Working with ultrasonic measurement systems can seem like a daunting task. However, designers can break down the task into manageable components, and work with providers to assemble a complete system. By separating the system into the sensor, the controller, and the software, one can understand how each works to provide fluid concentration and density measurements.
New measurement systems are often very similar to systems already customized to specific industries. Newcomers often find it easiest to study existing systems to understand how a custom system can fit into their own application. Some well-known systems are currently in use in breweries, soft drink and beverage production, crystallization processes, and print plants.
• Beverages – beverage systems require precise volumetric and temperature measurements. System components must allow for limited footprint space. They must also allow convenient operation. One concentration measurement involves specific gravity. For beer, this means a measure of the amount of fermentable and unfermentable components of the wort (the liquid from the mashing process) before the fermentation process. The specific gravity is an essential part of the recipe, and regulating this measurement is an important part of quality control. In soft drinks, a key concentration measurement is brix, which is the sugar content held in the aqueous solution. Agile measurement systems allow the concentration measurements to be taken at various points in the processing pipeline, and coordinated at the control center.
• Crystallization process – controlling crystal growth is an exacting process not unlike annealing metal, or curing a concrete slab. Like concrete, the crystallization process must be monitored and temperature controlled in order to yield a well-formed, stable structure. Ultrasonic systems allow the lab technician to determine the amount of saturation, supersaturation, and portion of crystal content, in order to control the process.

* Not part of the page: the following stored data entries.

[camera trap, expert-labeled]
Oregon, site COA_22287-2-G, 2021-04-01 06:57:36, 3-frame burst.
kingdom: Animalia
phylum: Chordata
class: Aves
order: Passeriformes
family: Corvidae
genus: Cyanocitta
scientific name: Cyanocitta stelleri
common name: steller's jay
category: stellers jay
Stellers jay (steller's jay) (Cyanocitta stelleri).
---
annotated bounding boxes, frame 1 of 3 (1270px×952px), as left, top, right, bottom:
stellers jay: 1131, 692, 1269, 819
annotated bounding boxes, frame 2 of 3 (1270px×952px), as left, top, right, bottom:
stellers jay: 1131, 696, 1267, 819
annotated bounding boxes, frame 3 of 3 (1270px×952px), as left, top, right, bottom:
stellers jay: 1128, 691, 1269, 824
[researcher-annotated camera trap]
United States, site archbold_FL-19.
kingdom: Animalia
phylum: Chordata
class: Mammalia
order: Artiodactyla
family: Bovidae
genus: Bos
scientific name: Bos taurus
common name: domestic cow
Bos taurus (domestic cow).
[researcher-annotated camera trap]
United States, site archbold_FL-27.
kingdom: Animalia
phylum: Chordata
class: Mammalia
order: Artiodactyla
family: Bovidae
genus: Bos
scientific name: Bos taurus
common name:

• Print Plants – ultrasonic systems control the blending process for the raw print materials, particularly the concentration of isopropyl alcohol (IPA). The system must ensure that the concentrations remain uniform throughout the process, that the amount of wasted alcohol is minimized, and that the IPA does not escape the system and pollute the environment.
Ultrasonic sensors take advantage of the property of fluids to conduct sound waves. Much like a toy boat is placed into a moving stream, a sound wave can be generated at one point of fluid travel and be measured some distance later in order to yield fluid speed. The speed of the ultrasonic wave not only depends on the speed of the fluid, but on the nature of the fluid itself. For this reason, a fluid with a different concentration will yield a different ultrasonic velocity. The velocity factors are well documented for many standard processes. Determining factors for new processes is a simple and straightforward matter. Sensors can yield highly accurate measurements using this technology. A representative accuracy is +/- 0.05 m/s.
Sampling the fluids differs by application. Piped systems often take advantage of integrated inline sensor/detector combos. Other applications are suited for an immersion type sensor. Still others, particularly those involving caustic substances, can take advantage of the ability of an ultrasonic system to measure from outside the piping.
Controllers allow systems to operate in a stand-alone fashion. One controller can monitor one or more sensors to monitor measurements and check against measurement standards. Some controllers form a feedback system with the process. For instance, in the print plant example, a controller can reduce the IPA when it detects a growing concentration. Other controllers are set in monitor mode, and only alert the operator when concentrations exceed preset standards. Controllers will show an alert on their displays. They can also provide a current sink in order to activate a visible or audible alarm.